Current L2VPN implementations also suffer from performance issues. This may be caused by the fact that L2VPN is configured to use one VTI interface. A gateway in this context is a logical communications device that provides connectivity from one datacenter to another datacenter. A datacenter is a group of networked computer servers used to store, process and/or distribute large amounts of data. Since virtual machines (“VMs”) implemented in datacenters may generate heavy L2 traffic to remote sites, the traffic from the VMs is often stalled because the gateway directs all the L2VPN packets to the same VPN tunnel.
Another issue is a time-consuming processing of the L2VPN packets. The processing may include detecting an L2 packet that goes through an L2VPN tunnel, generating a GRE IP header for the packet, encapsulating the L2 packet with the GRE IP header and the GRE header, and encapsulating the packet with outer headers. Since the packet processing is time consuming and needs to be performed for each packet before the packet may be communicated via a VPN, and since the gateway directs all the L2VPN packets to the same VPN tunnel, handling the L2 packets via the VPN may cause bottlenecks.
Other problems include CPU balancing issues. When a network interface card (“NIC”) on a receiving gateway receives an encapsulated packet, it invokes the Receive Side Scaling (“RSS”) functionalities to compute a hash value from the packet's outer headers (L3-L4 headers) and uses the hash value to determine an Rx queue and to select a CPU for processing the packet. Different flows carried through the same VPN tunnel have the same signature for the purpose of RSS hashing. Thus, a load balancer implemented on the receiving gateway selects the same CPU for processing all L2VPN packets carried through the same VPN tunnel. Selecting the same CPU for processing all L2VPN traffic may cause overloading the selected CPU, and under-utilizing the remaining CPUs implemented on the gateway.
Other problems include a lack of redundancy in L2VPN tunnels. Since in two-sites configurations the conventional L2VPN gateways use only one VPN tunnel, failure of that VPN tunnel may stall the L2VPN communications. If that tunnel becomes nonoperational, the VMs in the stretched L2 network cannot communication with each other.
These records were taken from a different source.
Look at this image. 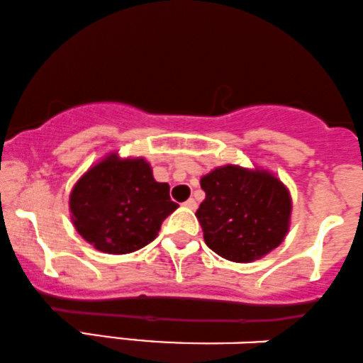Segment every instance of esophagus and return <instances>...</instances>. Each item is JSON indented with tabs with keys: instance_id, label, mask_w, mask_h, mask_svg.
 <instances>
[{
	"instance_id": "1",
	"label": "esophagus",
	"mask_w": 363,
	"mask_h": 363,
	"mask_svg": "<svg viewBox=\"0 0 363 363\" xmlns=\"http://www.w3.org/2000/svg\"><path fill=\"white\" fill-rule=\"evenodd\" d=\"M183 206H185L186 208H190V211H195V208H197V202H195V199H189L185 203H183Z\"/></svg>"
}]
</instances>
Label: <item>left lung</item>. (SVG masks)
Masks as SVG:
<instances>
[{
  "instance_id": "8db88e82",
  "label": "left lung",
  "mask_w": 363,
  "mask_h": 363,
  "mask_svg": "<svg viewBox=\"0 0 363 363\" xmlns=\"http://www.w3.org/2000/svg\"><path fill=\"white\" fill-rule=\"evenodd\" d=\"M206 200L195 212L206 245L219 257L248 263L275 250L289 231L292 202L267 172L223 166L200 180Z\"/></svg>"
}]
</instances>
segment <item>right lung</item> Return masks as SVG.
I'll return each instance as SVG.
<instances>
[{
    "label": "right lung",
    "instance_id": "right-lung-1",
    "mask_svg": "<svg viewBox=\"0 0 363 363\" xmlns=\"http://www.w3.org/2000/svg\"><path fill=\"white\" fill-rule=\"evenodd\" d=\"M69 207L76 231L89 245L104 253L125 255L155 240L178 203L169 199L168 183H157L143 157L112 155L81 177Z\"/></svg>",
    "mask_w": 363,
    "mask_h": 363
}]
</instances>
In an embodiment, mechanisms for load-balancing L2VPN traffic over multiple IPsec VPN tunnels are described. The mechanisms allow to load balance L2VPN traffic communicated between datacenters. In this approach, a datacenter gateway is configured with a plurality of VTI devices, and each VTI device is backed up by a separate IPsec VPN tunnel of a plurality of VPN tunnels.
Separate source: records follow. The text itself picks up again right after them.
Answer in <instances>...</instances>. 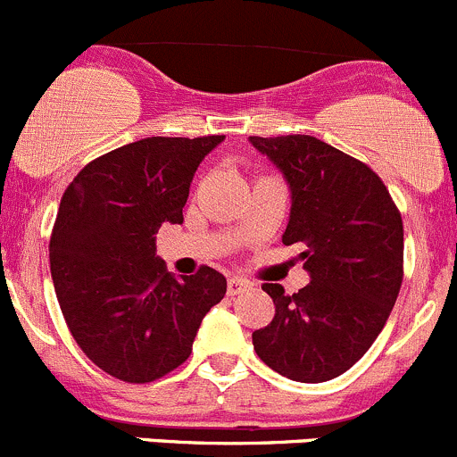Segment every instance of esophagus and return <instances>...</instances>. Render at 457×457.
<instances>
[{
    "mask_svg": "<svg viewBox=\"0 0 457 457\" xmlns=\"http://www.w3.org/2000/svg\"><path fill=\"white\" fill-rule=\"evenodd\" d=\"M248 288H251V284H248L246 279H242V278H230L228 284H227L228 295H239V293L248 291Z\"/></svg>",
    "mask_w": 457,
    "mask_h": 457,
    "instance_id": "esophagus-1",
    "label": "esophagus"
}]
</instances>
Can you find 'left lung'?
Masks as SVG:
<instances>
[{
  "label": "left lung",
  "instance_id": "8db88e82",
  "mask_svg": "<svg viewBox=\"0 0 457 457\" xmlns=\"http://www.w3.org/2000/svg\"><path fill=\"white\" fill-rule=\"evenodd\" d=\"M291 191L282 242L300 244L311 282L293 295L264 284L270 324L253 333L262 362L295 382L349 371L386 324L402 284V218L382 179L311 135L248 137Z\"/></svg>",
  "mask_w": 457,
  "mask_h": 457
}]
</instances>
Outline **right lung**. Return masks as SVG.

In an embodiment, a gateway uses a plurality of VTI devices to direct L2VPN traffic to different IPsec VPN tunnels, and not just to one IPsec VPN tunnel as in conventional networks. Because the gateway uses different IPsec VPN tunnels to communicate the L2VPN traffic, the presented approach solves most of the bandwidth and performance issues that frequently occur in the conventional L2VPN networks.
To enable the approach, routes for communicating L2VPN packets via multiple IPsec VPN tunnels may be added to forwarding information bases (“FIBs”) of service routers. The route information stored in a FIB is used by a service router to determine a next hop for a packet to forward the packet toward a remote GRE IP address.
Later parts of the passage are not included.